Babesia microti is a blood parasite and is the most common cause of a disease called human babesiosis in the United States.  There are no tests for this parasite in donated blood or organs so babesiosis has resulted from transfusions or transplanted organs from infected people.  Dr. Holman will develop a method to culture these parasites, which help us design diagnostic tests, drugs for treatment and vaccines.  They will also allow us to study how the parasite gets into the red blood cell.  The exact way these parasites recognize and adhere to a cell in order to enter it is not yet known.  We will study a protein on the parasite called apical membrane antigen 1 (AMA-1) that binds with the red blood cell in order to infect the cell.  Using state of the art molecular technology, we will identify the exact red blood cell component that binds with the parasite AMA-1.  This study will provide valuable knowledge of the interaction between b. microti and the host red blood cell.  This will help us design safe and efficacious drugs for treatment or vaccines by finding a way to stop the invasion of the parasite into the red blood cell.

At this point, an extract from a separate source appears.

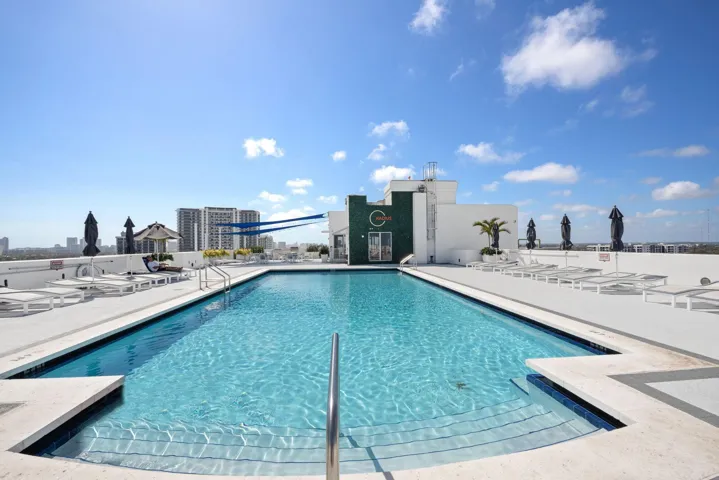 Rooftop heated pool with 360 degree, panoramic views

Expected Date of Completion:  December 2008
 


2005 Grant Winners

Timothy John Kurtti, Ph.D.
Professor of Entomology
University of Minnesota

Project Title: Analysis of global gene expression in Anaplasma phagocytophilium using tiling microarrays
Project Cost: $60,000

Dr. Kurtti will investigate how the parasite Anaplasma phagocytophilum, which invades certain white blood cells when transmitted to humans, survives the drastic environmental differences between warm-blooded mammals and cold-blooded ticks. Using a new genomic technology called microarray analysis, Dr. Kurtti will determine the specific genes that become active depending on whether the bacterium is in tick or human cells. The results of this work will provide crucial supplemental information to the recently completed but unannotated Anaplasma genome, and will advance current understanding of the bacterium’s ability to evade the immune response of its human host. Further, it will likely establish microarray analysis as an important new technology for studying other bacterial pathogens transmitted by ticks.

Expected Date of Completion: December 2005

Nikhat Parveen, Ph.D.
Assistant Professor Microbiology and Molecular Genetics
New Jersey Medical School
University of Medicine and Dentistry at New Jersey

Project Title: Role of alleles of Borrelia burgdorferi in Lyme pathogenesis
Project Cost: $60,000

The investigators in this project will study an outer surface protein of Borrelia burgdorferi, the bacterium that causes Lyme disease. This protein, known as OspC, is thought to play a key role during early Lyme infection. However, some strains of B. burgdorferi contain a defective OspC gene and fail to cause infection in mammals. By studying the wide variation in OspC expression among different strains of the bacterium, Dr. Parveen will attempt to tease out the specific factors that promote its ability to infect and disseminate through human tissues. This work will also have implications for improved diagnostic testing and vaccine development for Lyme disease.

Expected Date of Completion: December 2006


NRFTD Research Projects 2000-2003

Columbia University
     Endowments at Columbia University
          Establishment of General Endowment for Lyme Disease - $50,000
          Endowed Student Fellowship - $75,000
     Projects funded under the direction of Brian A. Fallon**
          NIH Lyme Project - Adjunct Studies - $35,000
          Autism Project - $12,500
          Physician Records Project - $6,000
          SPECT Scan Study - $25,000
          Atypical Lyme Disease in Children - $15,000
          Immunologic Links to Lyme Disease - $15,000
          Definition of Lyme Encephalopathy - $15,000
          Dean’s Tax (10%) on All Projects - $12,350

**Brian Fallon, M.D., M.P.H., M.Ed. is an Associate Professor of Clinical Psychiatry and
Director of the Lyme and Tick-Borne Diseases Research Center at Columbia University. He is also the Director of Columbia’s Center for the Study of Neuroinflammatory Disorders & Biobehavioral Medicine.